→ **WHAT THIS TASK INVOLVES**
Copy each line below in which the word "title" occurs.

++++ INPUT FOR THIS TASK ++++

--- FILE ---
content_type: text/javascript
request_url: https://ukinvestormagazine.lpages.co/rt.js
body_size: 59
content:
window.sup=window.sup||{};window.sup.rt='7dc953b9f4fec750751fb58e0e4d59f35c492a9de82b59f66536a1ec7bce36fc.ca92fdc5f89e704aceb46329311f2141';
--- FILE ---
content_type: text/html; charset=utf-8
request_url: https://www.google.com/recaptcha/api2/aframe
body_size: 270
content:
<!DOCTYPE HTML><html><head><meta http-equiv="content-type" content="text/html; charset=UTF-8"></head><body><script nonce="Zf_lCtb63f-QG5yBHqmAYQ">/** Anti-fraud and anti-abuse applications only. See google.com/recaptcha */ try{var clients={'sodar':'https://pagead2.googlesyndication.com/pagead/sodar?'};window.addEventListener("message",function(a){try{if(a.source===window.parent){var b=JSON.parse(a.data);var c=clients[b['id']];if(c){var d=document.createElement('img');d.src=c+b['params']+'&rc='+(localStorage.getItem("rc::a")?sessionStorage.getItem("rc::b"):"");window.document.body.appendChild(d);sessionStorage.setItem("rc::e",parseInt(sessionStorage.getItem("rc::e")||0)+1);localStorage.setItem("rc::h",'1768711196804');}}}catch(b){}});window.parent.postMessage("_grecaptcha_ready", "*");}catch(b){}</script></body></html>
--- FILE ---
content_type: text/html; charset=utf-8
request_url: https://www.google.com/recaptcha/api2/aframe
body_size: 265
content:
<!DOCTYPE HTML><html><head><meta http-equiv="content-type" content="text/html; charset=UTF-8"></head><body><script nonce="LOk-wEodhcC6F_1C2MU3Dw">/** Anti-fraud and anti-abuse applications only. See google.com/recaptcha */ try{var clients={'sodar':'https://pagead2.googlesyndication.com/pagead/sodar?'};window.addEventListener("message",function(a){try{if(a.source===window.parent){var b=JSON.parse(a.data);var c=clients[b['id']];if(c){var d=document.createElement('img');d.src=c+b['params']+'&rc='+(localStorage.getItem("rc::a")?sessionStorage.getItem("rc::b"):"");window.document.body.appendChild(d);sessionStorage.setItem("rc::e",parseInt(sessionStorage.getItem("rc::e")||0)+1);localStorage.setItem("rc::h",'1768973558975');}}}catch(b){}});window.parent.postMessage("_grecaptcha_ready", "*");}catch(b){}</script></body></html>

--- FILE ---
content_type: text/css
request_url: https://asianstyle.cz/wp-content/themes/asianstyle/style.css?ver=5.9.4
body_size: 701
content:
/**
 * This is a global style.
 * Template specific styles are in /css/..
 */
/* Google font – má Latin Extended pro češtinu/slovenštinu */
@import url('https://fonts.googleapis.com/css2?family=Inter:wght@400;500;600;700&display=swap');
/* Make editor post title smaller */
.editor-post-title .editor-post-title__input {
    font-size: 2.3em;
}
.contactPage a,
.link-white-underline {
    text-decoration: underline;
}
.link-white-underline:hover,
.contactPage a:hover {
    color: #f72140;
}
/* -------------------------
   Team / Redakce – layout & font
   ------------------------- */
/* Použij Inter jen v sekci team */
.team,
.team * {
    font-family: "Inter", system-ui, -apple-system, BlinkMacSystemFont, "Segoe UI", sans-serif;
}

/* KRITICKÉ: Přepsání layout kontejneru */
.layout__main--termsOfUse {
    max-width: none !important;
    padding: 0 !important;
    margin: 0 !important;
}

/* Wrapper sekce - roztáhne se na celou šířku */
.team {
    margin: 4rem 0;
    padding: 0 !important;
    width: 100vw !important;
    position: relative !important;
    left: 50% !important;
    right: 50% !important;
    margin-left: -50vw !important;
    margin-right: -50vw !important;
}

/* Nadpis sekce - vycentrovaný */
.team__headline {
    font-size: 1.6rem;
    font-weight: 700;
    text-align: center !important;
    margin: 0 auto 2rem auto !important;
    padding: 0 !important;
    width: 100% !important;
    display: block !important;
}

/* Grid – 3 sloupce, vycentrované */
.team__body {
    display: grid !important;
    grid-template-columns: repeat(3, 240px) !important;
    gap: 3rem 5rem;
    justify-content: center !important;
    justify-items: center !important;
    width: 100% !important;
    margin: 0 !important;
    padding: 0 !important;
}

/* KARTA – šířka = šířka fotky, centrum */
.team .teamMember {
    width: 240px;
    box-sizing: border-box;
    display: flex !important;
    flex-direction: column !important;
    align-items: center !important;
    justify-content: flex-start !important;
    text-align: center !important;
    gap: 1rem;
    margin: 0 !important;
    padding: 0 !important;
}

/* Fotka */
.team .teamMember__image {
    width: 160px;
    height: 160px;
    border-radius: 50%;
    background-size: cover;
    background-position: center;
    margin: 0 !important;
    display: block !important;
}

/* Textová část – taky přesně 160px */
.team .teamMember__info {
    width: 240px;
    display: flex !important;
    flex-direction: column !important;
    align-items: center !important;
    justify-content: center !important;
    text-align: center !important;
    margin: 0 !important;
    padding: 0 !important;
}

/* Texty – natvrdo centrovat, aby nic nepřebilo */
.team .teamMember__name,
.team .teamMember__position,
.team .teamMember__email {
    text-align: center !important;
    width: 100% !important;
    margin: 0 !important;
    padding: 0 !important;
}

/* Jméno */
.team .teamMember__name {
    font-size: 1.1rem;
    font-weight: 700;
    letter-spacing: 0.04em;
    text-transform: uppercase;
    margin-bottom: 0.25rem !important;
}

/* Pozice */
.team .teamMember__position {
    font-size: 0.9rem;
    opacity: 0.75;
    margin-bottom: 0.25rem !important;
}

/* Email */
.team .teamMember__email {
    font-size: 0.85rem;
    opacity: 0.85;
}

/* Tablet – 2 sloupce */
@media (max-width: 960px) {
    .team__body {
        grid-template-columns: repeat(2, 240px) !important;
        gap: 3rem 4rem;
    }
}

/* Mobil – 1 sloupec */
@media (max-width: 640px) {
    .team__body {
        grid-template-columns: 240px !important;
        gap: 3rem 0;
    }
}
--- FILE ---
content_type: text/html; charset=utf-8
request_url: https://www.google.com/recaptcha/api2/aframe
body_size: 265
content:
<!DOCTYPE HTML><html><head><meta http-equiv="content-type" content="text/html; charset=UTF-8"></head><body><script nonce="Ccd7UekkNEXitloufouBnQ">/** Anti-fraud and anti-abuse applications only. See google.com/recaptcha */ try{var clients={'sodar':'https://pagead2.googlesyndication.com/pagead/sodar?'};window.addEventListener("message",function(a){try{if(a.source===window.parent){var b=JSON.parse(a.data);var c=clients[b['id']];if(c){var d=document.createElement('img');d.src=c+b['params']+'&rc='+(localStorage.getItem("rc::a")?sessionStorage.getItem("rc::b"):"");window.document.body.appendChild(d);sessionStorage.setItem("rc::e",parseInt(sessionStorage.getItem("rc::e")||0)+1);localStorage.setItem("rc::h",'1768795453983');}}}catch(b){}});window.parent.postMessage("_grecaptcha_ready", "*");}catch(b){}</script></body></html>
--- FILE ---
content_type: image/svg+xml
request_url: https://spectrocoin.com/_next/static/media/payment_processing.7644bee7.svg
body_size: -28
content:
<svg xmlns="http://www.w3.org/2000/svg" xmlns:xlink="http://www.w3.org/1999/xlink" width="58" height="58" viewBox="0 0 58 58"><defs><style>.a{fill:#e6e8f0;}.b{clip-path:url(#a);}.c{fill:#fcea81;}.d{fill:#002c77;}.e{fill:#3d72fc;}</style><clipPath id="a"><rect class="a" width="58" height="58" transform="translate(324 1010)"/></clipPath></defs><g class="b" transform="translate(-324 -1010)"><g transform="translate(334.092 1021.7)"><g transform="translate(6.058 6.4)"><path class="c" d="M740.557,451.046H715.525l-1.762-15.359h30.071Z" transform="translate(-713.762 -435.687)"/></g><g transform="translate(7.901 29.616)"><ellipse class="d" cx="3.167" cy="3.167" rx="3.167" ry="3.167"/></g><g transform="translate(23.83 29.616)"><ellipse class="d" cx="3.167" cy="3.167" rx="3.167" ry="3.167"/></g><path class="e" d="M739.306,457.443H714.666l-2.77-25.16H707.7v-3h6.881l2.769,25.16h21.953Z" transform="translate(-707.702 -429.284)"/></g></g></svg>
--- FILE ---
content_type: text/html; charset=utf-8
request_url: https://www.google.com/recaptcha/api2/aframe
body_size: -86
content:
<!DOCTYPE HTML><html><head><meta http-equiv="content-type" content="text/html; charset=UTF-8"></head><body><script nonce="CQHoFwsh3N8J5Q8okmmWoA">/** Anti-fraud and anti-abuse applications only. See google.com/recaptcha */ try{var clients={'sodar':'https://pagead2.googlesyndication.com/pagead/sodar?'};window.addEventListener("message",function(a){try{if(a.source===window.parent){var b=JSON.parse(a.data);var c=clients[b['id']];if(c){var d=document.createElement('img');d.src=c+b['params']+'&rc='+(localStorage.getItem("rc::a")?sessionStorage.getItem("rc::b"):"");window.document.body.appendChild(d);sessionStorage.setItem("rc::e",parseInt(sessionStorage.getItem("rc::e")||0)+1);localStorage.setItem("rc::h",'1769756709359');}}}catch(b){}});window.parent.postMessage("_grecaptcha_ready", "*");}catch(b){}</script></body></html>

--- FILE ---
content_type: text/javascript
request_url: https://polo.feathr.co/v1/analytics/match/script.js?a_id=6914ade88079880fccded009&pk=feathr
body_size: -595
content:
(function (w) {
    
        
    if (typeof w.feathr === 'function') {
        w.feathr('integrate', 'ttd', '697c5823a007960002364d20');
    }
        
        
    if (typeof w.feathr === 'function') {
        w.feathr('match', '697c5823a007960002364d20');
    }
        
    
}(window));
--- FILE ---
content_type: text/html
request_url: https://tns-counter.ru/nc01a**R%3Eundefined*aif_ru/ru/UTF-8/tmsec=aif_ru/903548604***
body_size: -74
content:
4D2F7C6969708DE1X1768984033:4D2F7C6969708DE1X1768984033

++++

→ **YOUR RESPONSE**
/* Make editor post title smaller */
.editor-post-title .editor-post-title__input {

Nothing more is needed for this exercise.